EXERCISE REQUIREMENTS → Your task is to copy every line of this material exactly.

- - - - - - -

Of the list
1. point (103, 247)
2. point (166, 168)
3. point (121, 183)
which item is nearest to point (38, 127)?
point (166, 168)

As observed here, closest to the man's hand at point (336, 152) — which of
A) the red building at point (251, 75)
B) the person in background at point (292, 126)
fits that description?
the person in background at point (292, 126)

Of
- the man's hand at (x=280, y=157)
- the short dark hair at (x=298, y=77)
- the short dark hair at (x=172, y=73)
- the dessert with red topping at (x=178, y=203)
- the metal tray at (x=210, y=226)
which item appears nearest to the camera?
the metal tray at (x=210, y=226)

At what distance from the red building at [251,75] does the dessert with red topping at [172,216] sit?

- - - - - - -

CORRECT OUTPUT →
Of the list
1. point (103, 247)
2. point (166, 168)
3. point (121, 183)
which item is nearest to point (38, 127)?
point (166, 168)

As observed here, closest to the man's hand at point (336, 152) — which of
A) the red building at point (251, 75)
B) the person in background at point (292, 126)
fits that description?
the person in background at point (292, 126)

Of
- the man's hand at (x=280, y=157)
- the short dark hair at (x=298, y=77)
- the short dark hair at (x=172, y=73)
- the dessert with red topping at (x=178, y=203)
- the metal tray at (x=210, y=226)
which item appears nearest to the camera?
the metal tray at (x=210, y=226)

At what distance from the red building at [251,75] does the dessert with red topping at [172,216] sit?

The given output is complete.